Ethanol Alternative Energy how to Build a Simple still

In the past eight years we have been made acutely aware of the importance of energy in economic, environmental, and logistical terms. Gasoline having exceeded $4.50 per gallon, and the awareness that burning of it is contributing to global warming has focused world attention on the issue of finding alternative, cleaner burning, and more efficient fuels. One existing alternative to conventional petroleum products such as gasoline, are fuels like ethanol which can be produced from crops.

Ethanol made from bio-feedstocks is derived from the fermentation of simple and complex sugars extracted from plants. Sugarcane and sugar beets are excellent sources of simple sugars which can be directly fermented. Corn, potatoes, sorghum, and other cereal crops contain more complex forms of sugar called starch which must be converted in to simple sugars through enzyme hydrolysis before they are suitable for fermentation.
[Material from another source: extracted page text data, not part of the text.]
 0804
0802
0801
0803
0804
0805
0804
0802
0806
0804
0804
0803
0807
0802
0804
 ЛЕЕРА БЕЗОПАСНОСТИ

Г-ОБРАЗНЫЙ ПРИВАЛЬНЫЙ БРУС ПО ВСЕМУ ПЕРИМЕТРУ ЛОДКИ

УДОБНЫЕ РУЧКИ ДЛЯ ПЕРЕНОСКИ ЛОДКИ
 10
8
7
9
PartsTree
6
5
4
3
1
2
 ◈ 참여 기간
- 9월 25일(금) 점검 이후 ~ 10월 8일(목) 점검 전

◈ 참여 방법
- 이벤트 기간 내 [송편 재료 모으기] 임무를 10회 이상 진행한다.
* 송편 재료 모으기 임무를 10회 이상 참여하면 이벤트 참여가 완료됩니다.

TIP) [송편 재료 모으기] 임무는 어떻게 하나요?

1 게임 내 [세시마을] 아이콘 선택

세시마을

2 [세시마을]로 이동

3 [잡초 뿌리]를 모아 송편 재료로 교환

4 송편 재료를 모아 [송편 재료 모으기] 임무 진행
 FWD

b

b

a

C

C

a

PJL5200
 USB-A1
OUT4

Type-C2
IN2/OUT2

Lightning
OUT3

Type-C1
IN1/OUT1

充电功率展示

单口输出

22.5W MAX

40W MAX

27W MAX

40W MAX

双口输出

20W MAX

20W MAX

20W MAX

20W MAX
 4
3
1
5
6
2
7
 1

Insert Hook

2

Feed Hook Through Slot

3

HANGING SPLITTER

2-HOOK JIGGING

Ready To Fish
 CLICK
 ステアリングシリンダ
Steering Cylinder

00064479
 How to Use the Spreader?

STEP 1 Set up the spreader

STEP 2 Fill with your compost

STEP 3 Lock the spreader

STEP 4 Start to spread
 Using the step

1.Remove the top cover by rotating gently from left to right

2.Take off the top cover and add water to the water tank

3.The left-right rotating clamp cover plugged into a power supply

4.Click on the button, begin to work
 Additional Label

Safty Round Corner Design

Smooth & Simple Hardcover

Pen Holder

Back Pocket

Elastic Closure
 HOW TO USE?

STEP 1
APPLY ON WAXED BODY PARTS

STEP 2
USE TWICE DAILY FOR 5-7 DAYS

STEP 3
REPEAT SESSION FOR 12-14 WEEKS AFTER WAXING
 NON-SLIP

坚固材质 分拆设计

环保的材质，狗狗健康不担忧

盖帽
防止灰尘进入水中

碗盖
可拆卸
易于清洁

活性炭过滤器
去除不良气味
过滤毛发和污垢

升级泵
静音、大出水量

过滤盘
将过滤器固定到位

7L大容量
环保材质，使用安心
The fermentation process produces a solution of about 12-13 percent ethanol by volume in water. Water boils at 212 F (100 C) at standard atmospheric pressure while ethanol boils at 172 F (77.7 C). A still is a device which takes advantage of this difference of boiling temperatures to separate ethanol from water.

A still has three basic components, boiler, condenser and distillate collection tank. The boiler is simply a containment vessel in which the water and ethanol mixture (stillage) is heated to a point just above the boiling temperature of ethanol. The result is ethanol vapor which can then be fed into a condenser for liquidation. The condenser is usually a copper tube – the best conductor of heat – which extracts heat from the ethanol and dissipates it into the air or water supplied to enhance cooing; much the same way the radiator in your car cools the engine. Lowering the temperature of the ethanol vapor causes a change of state from gas back into liquid form, and finally the liquid ethanol is collected in the distillate collection tank.

You can build you own small still quite easily. If you only want to distill a few gallons at a time, a pressure cooker makes an excellent boiler, and you can get a twenty-five foot roll of 1/4 inch copper tubing from your local hardware store to make a superb condenser. For the distillate collection tank, you need some type of container which will collect the ethanol and not allow it to escape through evaporation.

Unfortunately, the distillation process is not perfect and a small amount of water will vaporize and be carried along with the ethanol, but by redistilling the output of the still through successive stages an ethanol concentration of about 96 percent can pretty easily be obtained. Of course, all this heating of the stillage requires energy and thus increases the cost of ethanol production. There is how ever another way to distill ethanol that takes advantage of the free energy of the Sun, called a “solar still.”

A solar still is really a pretty simple device consisting of a 4X8 sheet of plywood painted or sealed and covered with a layer of burlap. A wood or metal frame around the perimeter of the plywood supports a sheet of glass. The solar still is then mounted at an appropriate angle to allow sunlight to shine through the glass directly on the burlap, and which will promote the flow of stillage down through the burlap by force of gravity. At the raised end of the panel stillage enters and is dripped onto the burlap. As the stillage runs down the burlap it absorbs heat from the sunlight and when it reaches the boiling temperature of the ethanol, the alcohol evaporates while the water continues to drain down through the burlap. When the ethanol vapor comes in contact with the glass, which is cooler, it condenses on the glass. Gravity causes the ethanol droplets to roll down the glass to its’ lower end, where they are trapped by a drip collector and channeled out of the distillation panel into a distillate collection tank. The left over water is also collected and removed at the bottom of the panel.

So, if you have a few acres of land where you could grow ethanol feedstocks, you have two simple methods to consider in building your own small scale still and producing your own fuel. Now that’s energy independence.